The radical Islamic Movement in Israel was declared illegal on Tuesday for its long past of incitement to terrorism, particularly on the Temple Mount, but according to senior Hevron activist Baruch Marzel the move is "too little, too late."
"It's good that they declared the Islamic Movement illegal, but the thought that the entire problem is (the movement's head) Raed Salah and members of (the Arab) Balad (party) is a huge problem," said Marzel, who ran with Otzma Yehudit in the last elections and nearly entered the Knesset.
"Those who want to eliminate the state of Israel and do it in a nicer way are no less dangerous, and they and their activities should be declared illegal," he added, in a possible reference to the Joint List of Arab MKs, which currently is the third largest party.
The decision saw Islamic Movement offices raided and closed, and due to the move those working with the group can be jailed, and all property belonging to it can be seized.
However, Marzel said the move is ineffective as long as money is allowed to continue streaming into the group from oil-rich Arab states and other hostile countries.
"Making the Islamic Movement illegal will be a slap on the wrist for them, they will recuperate from it quickly with renewed and strengthened activities," he warned.
Also calling for firmer actions was the Im Tirtzu Zionist group, which turned to Education Minister Naftali Bennett (Jewish Home) asking that he order the heads of institutions of higher education to outlaw the Islamic Movement's student groups, which go by the name Ikra.
The cells operate at Beit Berel College, Hebrew University, Tel Aviv University and Haifa University, among others.
"After the announcement of the government of Israel that the Islamic Movement will be made illegal for its support of Palestinian terror and close ties with Hamas, we ask the education minister, in his role as chairman of the higher education council, to outlaw the student groups of the Islamic Movement (Ikra) from the campuses of higher education institutions in Israel," wrote Im Tirtzu.

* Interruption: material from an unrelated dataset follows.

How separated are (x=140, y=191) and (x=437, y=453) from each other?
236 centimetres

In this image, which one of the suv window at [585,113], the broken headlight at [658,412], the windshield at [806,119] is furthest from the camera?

Israeli Police issued a statement on Tuesday afternoon regarding the outlawing of the radical Muslim group, writing, "in the framework of the activities against the Northern Branch of the Islamic Movement materials, computers, media, documents and monies were seized, and bank accounts were frozen."
"According to suspicions, all of these served the institutions and organizations of the Branch, in its activities against the security of the state."